Recognitions

Thich Nhat Hanh in Understanding Our Mind writes "Every time a negative formation is recognized it looses some of its strength." Edmund White in the Afterward to Our Paris: Sketches from Memory describes Hubert Sorin's Mémoires dessinées with perhaps an unintended touch of misrecognition and a most welcome shot of strength in a brief memoir recollecting in part the ailing body of the now dead lover:


The figures, no longer his petits bonhommes, were now drawn with a hieratic sophistication, as though Aubrey Beardsley had gone pharaonic. The words, which switched blithely in mid-sentence from English to French, revealed a sensitivity to social nuance which reminds us that in French malicieux means "sly" and malin means "clever"; the evil, or mal, in each word is the necessary spice for the savory dish. Hubert's expectations of his readers were absurdly demanding -- but no higher than those of most contemporary poets, I suppose.

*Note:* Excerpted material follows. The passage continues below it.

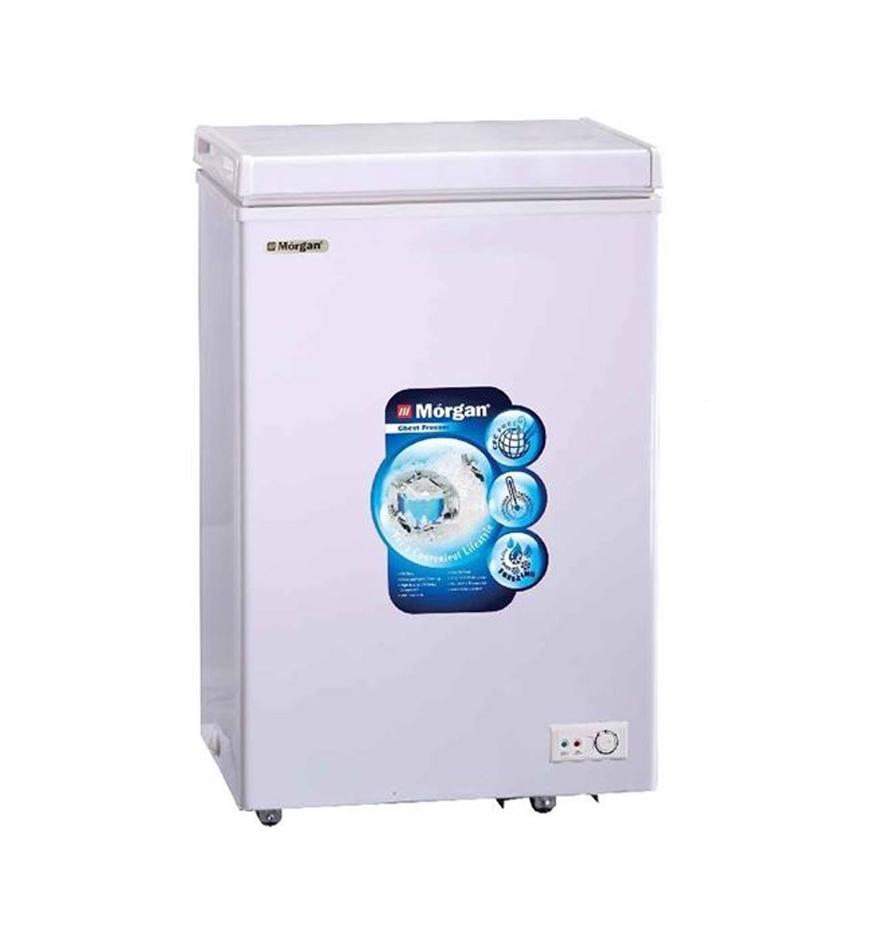 Chest Freezer terbaik Malaysia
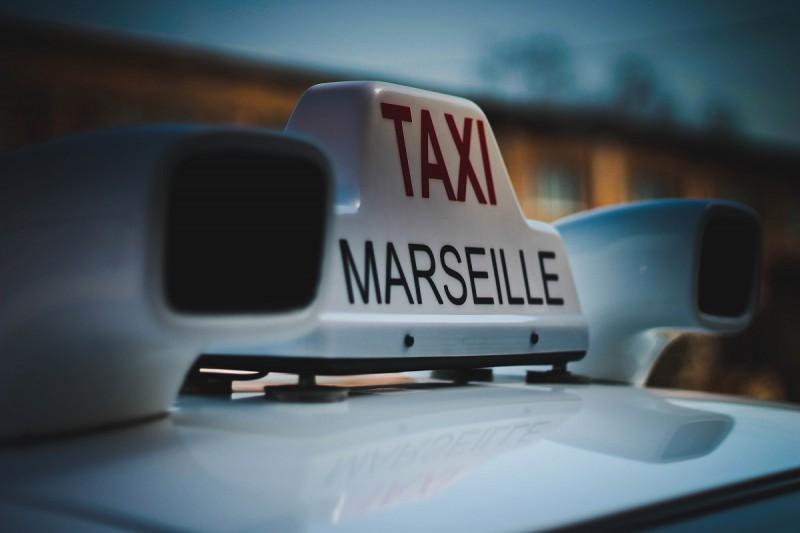 Путешествие на такси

"Mal" also means pain and there is a sustenance in recognizing suffering, our own and that of others. Suffering occurs very much in the present tense despite being reported at times in a sort of retrospective anticipation. It is felt now. Listen and recognize:


Despite the sometimes catty sound of this book [Our Paris, words by White, drawings by Sorin], I hope at least a few readers will recognize that its subtext is love. Hubert loved me with unwavering devotion. [...] I loved him, too, in my cold, stinting, confused way.


"Pain" is bread. There’s something special in the breaking and something homeopathic in the crusts. Crusts: croûte. Not crumbs, les miettes. Interesting however how the crumb is the soft inner portion of the bread, la mie. Dry bread crumbles, scatters like a phalanx. Leaving grit ever so much like drying tears.